Texto a ler:

Mas é suave já o frio calmo
Que alisa e agudece
Os dardos do sol alto.
Hoje, Neera, não nos escondamos,
Nada nos falta, porque nada somos.
Não esperamos nada
E temos frio ao sol.
Mas tal como é, gozemos o momento,
Solenes na alegria levemente,
E aguardando a morte
Como quem a conhece.
Ricardo Reis
O
apelo da juventude, aliado à fascinação do que ainda é perfeito na constituição
do corpo humano, é algo a que se não pode fugir. O mundo que nos rodeia é cada
vez mais envelhecido, apesar de todas as fórmulas encontradas para tentar
manter inalterável aquilo que a irreversibilidade da natureza nos concede.
Voltar para trás nunca é solução, salvo no que respeita às fundações de nós, as
raízes, os caboucos da nossa personalidade, até o aspecto físico que beneficia
uns mais do que outros.
Congratulo-me
com a postura dos que já ultrapassaram o meio século de vida, há poucas décadas
ainda olhado como a recta final, mas hoje, para a grande maioria, apenas atravessada
metade da vida útil. Vai sendo tempo de se refazer mentalidades, encontrar
fórmulas de educar os jovens para uma percepção diferente do que é um idoso,
ilibando-o do sentido de caducidade quase sempre fartas vezes ofensivo, e educar
também os mesmos idosos para comportamentos de postura de verticalidade, a quem os anos contados não dão o direito de fugir às regras que regem o comum dos mortais.

Entradas:
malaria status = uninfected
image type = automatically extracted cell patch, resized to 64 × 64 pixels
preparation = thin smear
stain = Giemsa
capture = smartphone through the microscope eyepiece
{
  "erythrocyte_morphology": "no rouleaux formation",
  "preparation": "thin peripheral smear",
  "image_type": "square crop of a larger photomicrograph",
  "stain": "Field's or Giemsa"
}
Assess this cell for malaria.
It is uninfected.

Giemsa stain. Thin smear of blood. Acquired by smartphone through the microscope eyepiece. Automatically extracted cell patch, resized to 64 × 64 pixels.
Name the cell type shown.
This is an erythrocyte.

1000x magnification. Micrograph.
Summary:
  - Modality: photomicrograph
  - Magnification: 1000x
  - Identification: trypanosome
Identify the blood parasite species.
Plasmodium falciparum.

--

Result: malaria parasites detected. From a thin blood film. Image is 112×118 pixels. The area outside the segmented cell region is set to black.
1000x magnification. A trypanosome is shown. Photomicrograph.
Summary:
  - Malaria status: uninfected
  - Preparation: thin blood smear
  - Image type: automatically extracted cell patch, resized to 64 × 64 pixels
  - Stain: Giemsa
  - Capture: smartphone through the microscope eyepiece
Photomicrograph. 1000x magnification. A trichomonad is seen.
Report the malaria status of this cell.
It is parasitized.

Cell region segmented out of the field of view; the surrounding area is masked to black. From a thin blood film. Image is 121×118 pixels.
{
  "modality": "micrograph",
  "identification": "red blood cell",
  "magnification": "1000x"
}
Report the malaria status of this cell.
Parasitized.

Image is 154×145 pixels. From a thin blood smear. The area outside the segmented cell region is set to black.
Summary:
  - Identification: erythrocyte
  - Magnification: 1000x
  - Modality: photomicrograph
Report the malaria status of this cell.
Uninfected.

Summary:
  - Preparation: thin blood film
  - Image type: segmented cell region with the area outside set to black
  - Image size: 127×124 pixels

Tarefa a realizar: Por favor, reescreva a parte do texto que começa com "Não esperamos nada" e termina em "natureza nos concede.", trocando "momento" por "instante". As linhas são material à parte e não dependem do texto.

Solução:
Não esperamos nada
E temos frio ao sol.
Mas tal como é, gozemos o instante,
Solenes na alegria levemente,
E aguardando a morte
Como quem a conhece.
Ricardo Reis
O
apelo da juventude, aliado à fascinação do que ainda é perfeito na constituição
do corpo humano, é algo a que se não pode fugir. O mundo que nos rodeia é cada
vez mais envelhecido, apesar de todas as fórmulas encontradas para tentar
manter inalterável aquilo que a irreversibilidade da natureza nos concede.